◆ Short exercise ◆
Only the lines from the line holding "What spatial distance" to the last line should be output, each exactly as given.

◆ Records for this exercise ◆
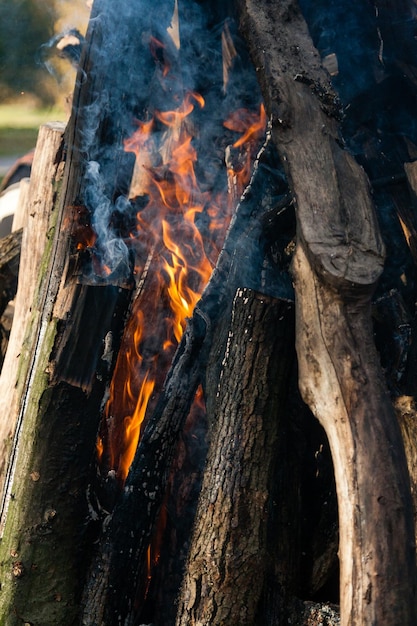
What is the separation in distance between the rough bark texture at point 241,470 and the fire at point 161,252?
20.1 inches

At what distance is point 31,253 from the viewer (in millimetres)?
3492

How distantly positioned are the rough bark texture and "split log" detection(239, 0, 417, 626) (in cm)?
24

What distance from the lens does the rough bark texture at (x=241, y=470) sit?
96.5 inches

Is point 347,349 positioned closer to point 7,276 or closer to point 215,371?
point 215,371

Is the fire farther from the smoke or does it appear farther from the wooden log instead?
the wooden log

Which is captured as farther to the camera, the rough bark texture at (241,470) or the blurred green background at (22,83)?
the blurred green background at (22,83)

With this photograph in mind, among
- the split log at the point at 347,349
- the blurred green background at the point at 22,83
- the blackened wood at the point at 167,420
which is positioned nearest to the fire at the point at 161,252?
the blackened wood at the point at 167,420

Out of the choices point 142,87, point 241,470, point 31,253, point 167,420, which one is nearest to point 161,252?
point 31,253

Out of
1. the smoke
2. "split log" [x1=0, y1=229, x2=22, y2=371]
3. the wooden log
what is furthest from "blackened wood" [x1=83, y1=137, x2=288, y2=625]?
"split log" [x1=0, y1=229, x2=22, y2=371]

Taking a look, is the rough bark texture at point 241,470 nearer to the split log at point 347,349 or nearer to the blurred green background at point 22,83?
the split log at point 347,349

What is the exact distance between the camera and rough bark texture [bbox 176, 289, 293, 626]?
8.04 feet

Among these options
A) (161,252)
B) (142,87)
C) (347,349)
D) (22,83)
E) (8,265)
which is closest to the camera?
(347,349)

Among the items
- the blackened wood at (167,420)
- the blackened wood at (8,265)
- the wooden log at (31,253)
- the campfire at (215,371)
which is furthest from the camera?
the blackened wood at (8,265)

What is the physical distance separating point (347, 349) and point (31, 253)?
75.3 inches
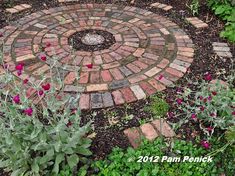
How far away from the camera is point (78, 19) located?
4.38 meters

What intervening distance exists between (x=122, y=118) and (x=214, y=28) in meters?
2.19

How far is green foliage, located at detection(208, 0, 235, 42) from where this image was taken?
12.9ft

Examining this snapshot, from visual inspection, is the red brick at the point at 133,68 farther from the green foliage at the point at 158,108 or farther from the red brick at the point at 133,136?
the red brick at the point at 133,136

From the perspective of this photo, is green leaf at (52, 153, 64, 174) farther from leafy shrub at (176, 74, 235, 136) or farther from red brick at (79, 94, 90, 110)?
leafy shrub at (176, 74, 235, 136)

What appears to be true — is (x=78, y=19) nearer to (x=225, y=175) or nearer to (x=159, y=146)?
(x=159, y=146)

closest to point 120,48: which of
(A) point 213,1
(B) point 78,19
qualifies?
(B) point 78,19

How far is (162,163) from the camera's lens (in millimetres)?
2406

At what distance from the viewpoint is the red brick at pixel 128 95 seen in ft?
9.75

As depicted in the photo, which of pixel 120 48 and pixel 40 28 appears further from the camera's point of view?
pixel 40 28

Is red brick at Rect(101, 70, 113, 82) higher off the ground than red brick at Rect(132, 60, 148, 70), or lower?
lower

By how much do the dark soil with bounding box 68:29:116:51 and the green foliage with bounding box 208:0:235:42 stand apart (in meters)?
1.44

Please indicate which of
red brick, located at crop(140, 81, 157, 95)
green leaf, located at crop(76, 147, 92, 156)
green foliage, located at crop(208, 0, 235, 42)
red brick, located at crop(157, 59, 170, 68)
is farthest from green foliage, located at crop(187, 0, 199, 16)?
green leaf, located at crop(76, 147, 92, 156)

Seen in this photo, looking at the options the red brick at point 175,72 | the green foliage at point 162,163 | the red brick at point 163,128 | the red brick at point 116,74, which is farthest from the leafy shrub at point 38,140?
the red brick at point 175,72

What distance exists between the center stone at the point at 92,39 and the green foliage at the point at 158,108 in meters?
1.28
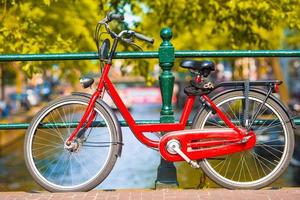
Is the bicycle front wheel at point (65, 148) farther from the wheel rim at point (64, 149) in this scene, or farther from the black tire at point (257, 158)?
the black tire at point (257, 158)

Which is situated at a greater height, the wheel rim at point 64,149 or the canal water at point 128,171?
the wheel rim at point 64,149

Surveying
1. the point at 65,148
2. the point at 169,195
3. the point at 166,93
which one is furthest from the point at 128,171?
the point at 169,195


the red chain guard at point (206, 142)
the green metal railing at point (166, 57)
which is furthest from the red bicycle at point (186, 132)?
the green metal railing at point (166, 57)

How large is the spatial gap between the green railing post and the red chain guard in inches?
13.2

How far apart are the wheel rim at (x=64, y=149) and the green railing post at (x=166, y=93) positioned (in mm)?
518

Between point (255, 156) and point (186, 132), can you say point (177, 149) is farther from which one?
point (255, 156)

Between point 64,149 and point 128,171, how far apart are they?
7.15 metres

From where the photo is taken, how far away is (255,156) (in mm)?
4832

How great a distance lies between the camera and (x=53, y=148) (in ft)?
15.8

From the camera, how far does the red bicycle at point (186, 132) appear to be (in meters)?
4.54

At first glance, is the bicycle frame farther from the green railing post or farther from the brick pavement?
the brick pavement

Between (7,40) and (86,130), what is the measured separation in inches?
158

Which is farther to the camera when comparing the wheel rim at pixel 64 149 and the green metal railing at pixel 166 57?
the green metal railing at pixel 166 57

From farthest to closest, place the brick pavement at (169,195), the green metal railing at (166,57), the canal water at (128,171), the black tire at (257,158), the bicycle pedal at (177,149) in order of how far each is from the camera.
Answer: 1. the canal water at (128,171)
2. the green metal railing at (166,57)
3. the black tire at (257,158)
4. the bicycle pedal at (177,149)
5. the brick pavement at (169,195)
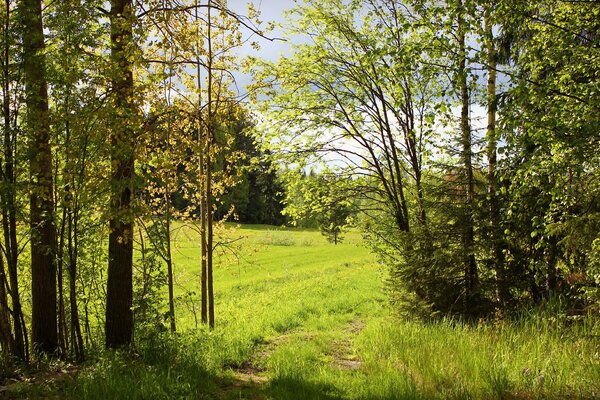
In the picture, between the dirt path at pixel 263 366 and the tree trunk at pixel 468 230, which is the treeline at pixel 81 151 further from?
the tree trunk at pixel 468 230

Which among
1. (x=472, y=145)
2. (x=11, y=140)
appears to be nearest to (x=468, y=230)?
(x=472, y=145)

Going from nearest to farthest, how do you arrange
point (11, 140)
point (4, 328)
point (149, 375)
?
point (149, 375)
point (11, 140)
point (4, 328)

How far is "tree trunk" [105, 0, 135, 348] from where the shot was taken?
501cm

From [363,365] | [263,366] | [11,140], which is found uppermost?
[11,140]

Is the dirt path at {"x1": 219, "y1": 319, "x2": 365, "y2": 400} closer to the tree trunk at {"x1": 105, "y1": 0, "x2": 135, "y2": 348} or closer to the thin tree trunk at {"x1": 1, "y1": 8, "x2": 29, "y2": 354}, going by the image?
the tree trunk at {"x1": 105, "y1": 0, "x2": 135, "y2": 348}

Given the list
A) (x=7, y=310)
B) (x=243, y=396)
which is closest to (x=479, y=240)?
(x=243, y=396)

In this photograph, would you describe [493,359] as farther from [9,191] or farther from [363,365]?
[9,191]

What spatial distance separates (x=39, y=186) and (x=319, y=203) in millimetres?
6658

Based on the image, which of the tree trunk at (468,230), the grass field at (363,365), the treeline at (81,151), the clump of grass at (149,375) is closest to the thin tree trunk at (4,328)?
the treeline at (81,151)

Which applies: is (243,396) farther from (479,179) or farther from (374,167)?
(374,167)

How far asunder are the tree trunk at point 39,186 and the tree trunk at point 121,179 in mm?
857

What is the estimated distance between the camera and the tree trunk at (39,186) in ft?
18.7

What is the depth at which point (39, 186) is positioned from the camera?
5.39m

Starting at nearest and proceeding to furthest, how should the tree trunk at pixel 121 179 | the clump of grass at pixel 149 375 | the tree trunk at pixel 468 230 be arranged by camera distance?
the clump of grass at pixel 149 375 → the tree trunk at pixel 121 179 → the tree trunk at pixel 468 230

◆ The response ◆
What spatial distance separates (x=39, y=186) and (x=319, y=203) in millimetres?
6658

Based on the image, which of the tree trunk at (468,230), the grass field at (363,365), the treeline at (81,151), the clump of grass at (149,375) is closest to the thin tree trunk at (4,328)?
the treeline at (81,151)

Which applies: is (243,396) farther from (479,179) or farther from (374,167)?
(374,167)

How far asunder are the tree trunk at point 39,186 and the tree trunk at point 121,179 in mm?
857

What is the estimated distance between the camera and the tree trunk at (39,186) in ft?
18.7

What is the depth at which point (39, 186) is positioned from the camera?
5.39m

Starting at nearest and proceeding to furthest, how should the tree trunk at pixel 121 179 | the clump of grass at pixel 149 375 | the tree trunk at pixel 468 230 be arranged by camera distance?
the clump of grass at pixel 149 375 → the tree trunk at pixel 121 179 → the tree trunk at pixel 468 230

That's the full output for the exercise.